Throughout my painting life - well, most of it, I've always had the urge to take my paints and stuff with me on holiday. My answer to my husband Thys's protestations was "If you don't have petrol in your tank, you cannot fly". On our recent trip to Croatia with a few good friends, it was just the same, and I have never regretted it. What a beautiful country. There were lots of inspiration for paintings and I was adamant to at least try and put something on paper, using acrylics that dry very quickly.
There were lots of inspiration for paintings and I was adamant to at least try and put something on paper, using acrylics that dry very quickly. One might say that painting is a private job, sometimes even lonely. To try and achieve something amongst friends and strangers, on a sailboat, without missing any fun and not being in anybody's way is quite a challenge. I never thought about the fact that a sailboat, even when moored in the late afternoons would be rocking all the time to say the least.
Art is often about choices. Moments when your friends were socializing, reading, resting etc. you choose to paint. Unfortunately, you immediately put a bit of a wall between you and the rest of the people.
Your confinement need not always be limited to outdoor locations. In this case it was a cabin or somewhere on the boat, where the swelling of the sea created an atmosphere that wasn't your intention at all. I looked longingly at one of the boats that moored next to us one afternoon, where everybody shared the experience and painted together. Most probably it was a painting holiday.

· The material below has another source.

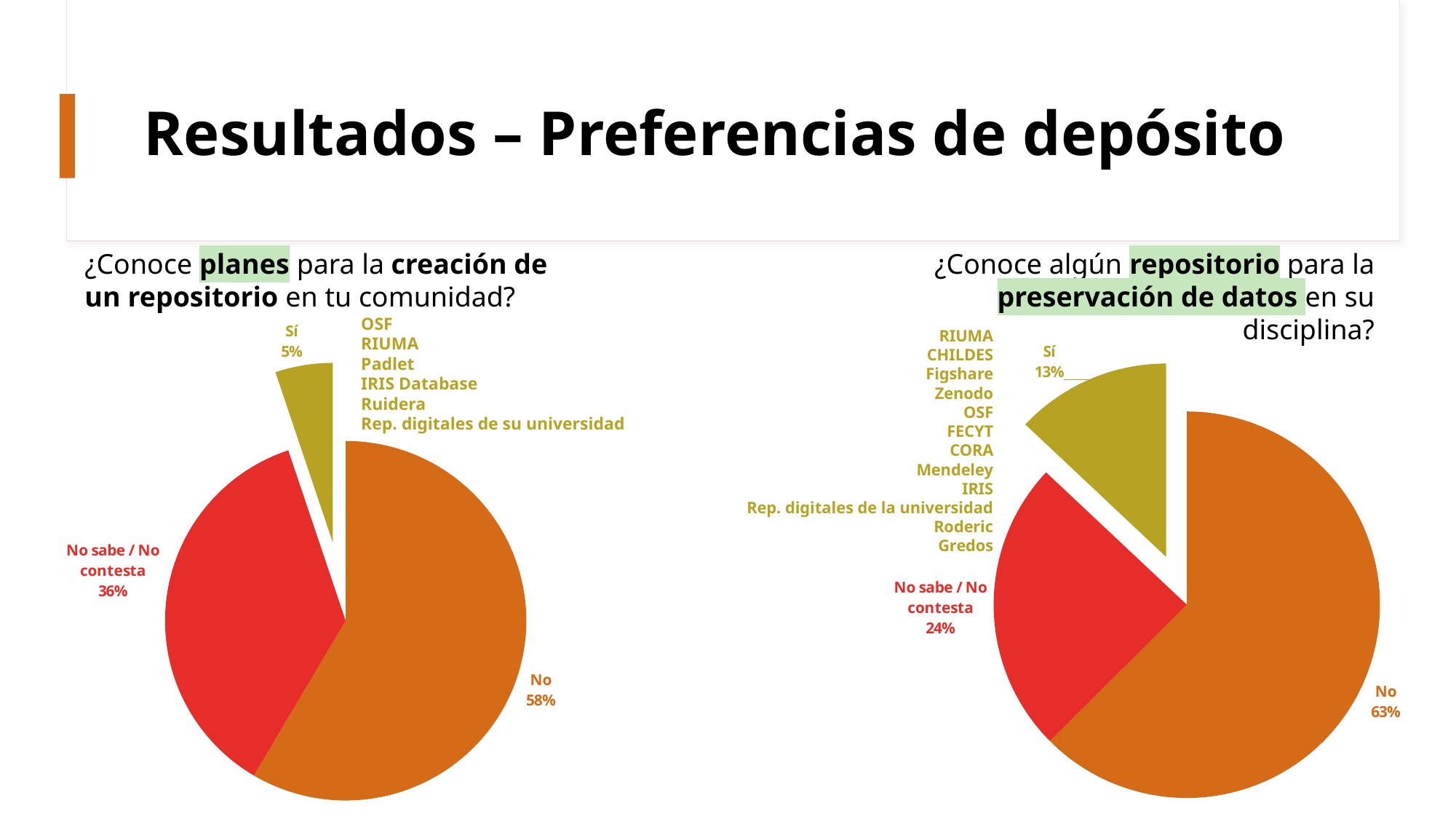
In the right pie chart (¿Conoce algún repositorio para la preservación de datos en su disciplina?), what share is labelled for 'Sí'? 13% How many slices does the right pie chart have? 3 In the left pie chart, which category has the largest slice? No In the right pie chart, what share is labelled for 'No'? 63% In the right pie chart, which category has the smallest slice? Sí In the left pie chart, what share is labelled for 'Sí'? 5% In the left pie chart, what share is labelled for 'No sabe / No contesta'? 36% In the right pie chart, what share is labelled for 'No sabe / No contesta'? 24% In the left pie chart (¿Conoce planes para la creación de un repositorio en tu comunidad?), what share is labelled for 'No'? 58% What type of chart is used on the left side of the slide? Pie chart Which is larger: the 'Sí' share in the left pie chart or the 'Sí' share in the right pie chart? The right pie chart (13%) In the left pie chart, what is the difference between the 'No' share and the 'No sabe / No contesta' share? 22%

Thoreau noted: "We are for the most part more lonely when we go abroad amongst men than when we stay in our chambers. A man thinking or walking is always alone; let him be where he will".

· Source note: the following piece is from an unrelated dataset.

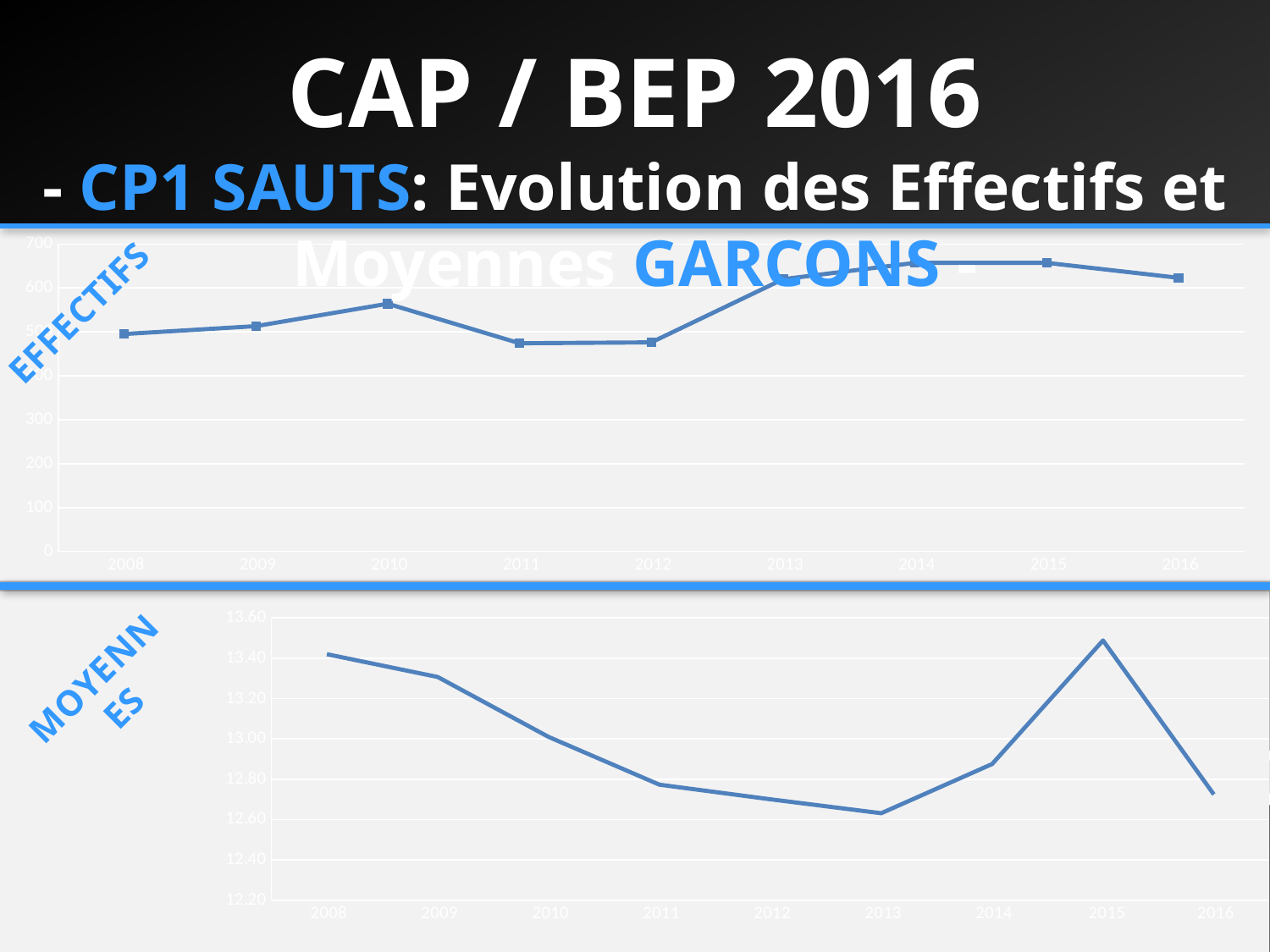
On the top chart (EFFECTIFS), is the value for 2011 greater or less than 500? less On the bottom chart (MOYENNES), is the value for 2013 greater or less than 12.80? less On the bottom chart (MOYENNES), do the values rise or fall from 2008 to 2013? fall How many years are plotted on the bottom chart (MOYENNES)? 9 On the top chart (EFFECTIFS), which is larger, the value for 2014 or the value for 2011? 2014 On the top chart (EFFECTIFS), is the value for 2010 greater or less than 500? greater How many years are plotted on the top chart (EFFECTIFS)? 9 On the bottom chart (MOYENNES), which is larger, the value for 2008 or the value for 2013? 2008 What kind of chart is the top chart (EFFECTIFS)? line chart What kind of chart is the bottom chart (MOYENNES)? line chart On the top chart (EFFECTIFS), do the values rise or fall from 2012 to 2014? rise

Sometimes, in order to get the best views of the towns and island with surrounding sea and boats, one had to make the effort to walk up a steep mountain in the scorching heat to a castle or fortress and it made me think of Frieda Kahlo's quote" Feet, what do I need you for, when I have wings to fly".
An artist needs to work from three sources. Self – generated photo reference, from life and from imagination. Painters prefer one or the other, but all three are needed for maximum feeling.
Looking and seeing on location, adds a living presence to your paintings. The value might not be in those paintings that you carry in your portfolio when you return, but life reboots visual memory, and when you are alone in your studio, removed from your subject, your brush will suddenly take flight and with your memory and imagination give new content to your work.